"It was not glory we sought," Col. John Hunt, British leader of the 1953 Everest expedition, wrote of his team, "unless it be the common glory of man's triumph over nature - and over his own limitations."
Neither Edmund Hillary nor Tenzing Norgay, the first men to climb Mount Everest, had come to the world's highest mountain in 1953 expecting personal fame. But because they were the first to set foot on its summit after ten failed attempts, fame had to come to them whether they expected it or not.
In fact, it was the failures of all those earlier attempts that made Everest a special mountain and the feat of Hillary and Tenzing so worthy of fame. This is not to say that the duo was not excited to reach the top of the world.
Neither Hillary, whose end came in an Auckland, New Zealand, hospital Friday, nor Tenzing, who died in his home nearer the Everest over twenty years ago, thought of their feat in the way the world likes to remember it.
"The truth is I'm just a rough old New Zealander who enjoyed many challenges in his life. In fact, as I look back, getting to the top of Everest seems less important, in many ways, than other steps I've taken along the way - steps to improve the lives of my Sherpa friends in Nepal and to protect the culture and beauty of the Himalayas," Sir Edmund wrote on the 50th anniversary of the historic climb.
As for Tenzing, whom I called in his room in New Delhi's All India Institute of Medical Sciences (Aiims) where he was undergoing treatment for chest ailments in the years of his declining health, he simply refused to talk about it. It was as though the Everest feat was just one of those daily chores in any ordinary person's life. Yet, from the hundreds of get well cards strung across his hospital room, you knew it was no ordinary person that you had gone to meet.
Without the simple, sturdy Sherpas like Tenzing, Col. Hunt's expedition would not have been possible. Touched by the plight of these hardy people who made a living from carrying other people's burdens up the mountains, Hillary thought he had to do something. Those who knew him will tell you if he believed he had do something he got down to doing it.
"Tell me," he asked a Sharpa, "if there were one thing I could do for your village, what should it be?"
"We would like our children to go school, sahib," the man answered. "Of all the things you have, learning is the one we need most for our children."
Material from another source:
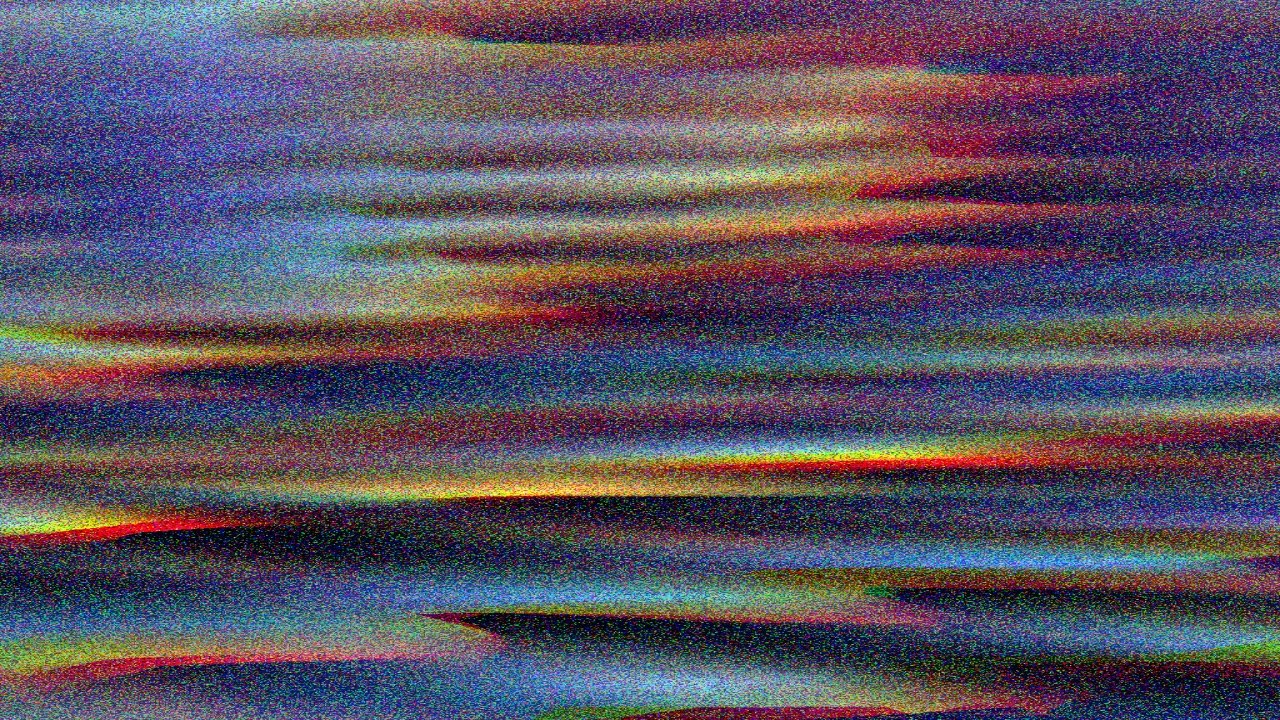 تصویر 0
The words went home. The very next year, the story goes, Hillary persuaded a Kolkata company to donate a pre-fabricated aluminium building for a school. That was in 1961. It was a start of movement - about 40 Sherpa children going to school. Now that learning has taken some of them to such jobs as Boeing pilots and company executives.
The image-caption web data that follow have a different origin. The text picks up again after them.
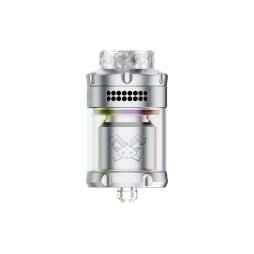 Dead Rabbit 3 RTA 2024 Edition - Hellvape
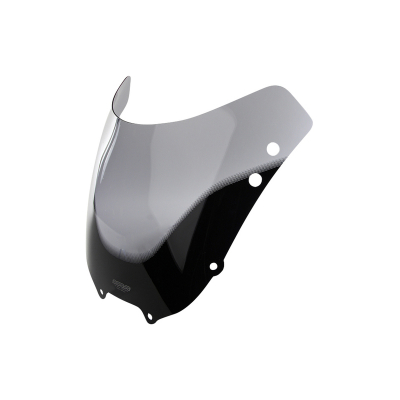 Pantalla MRA Sport, ahumado, Honda CBR900RR 1994-1997 4025066131273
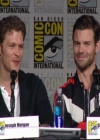 VampireDiariesWorld-dot-nl_TheOriginals_Season3-2015ComicConPanel1033.jpg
Well over a thousand people, including women, old and young, have climbed the Everest after Hillary first set foot on its summit. People pay something like $65,000 for permission to climb.
The rush creates pollution, something that Sir Edmund was painfully aware of in his later years, and something he would often complain about in his days as high commissioner for his country in New Delhi.
And our own women climbers like Bachendri Pal and Santosh Yadav have been moved to go on expeditions just to clean up the place. If the beauty and simplicity of the Himalayas remains the way Sir Edmund would have liked, he will rest in peace in his grave.
Everest has claimed 175 lives at the last count. It is better to approach the high mountains with respect and humility, writes Tenzing's son Jamling, who followed his father's example to the top in 1996. "Humans are granted no more than an audience with Everest's summit, and then only rarely and for brief moments."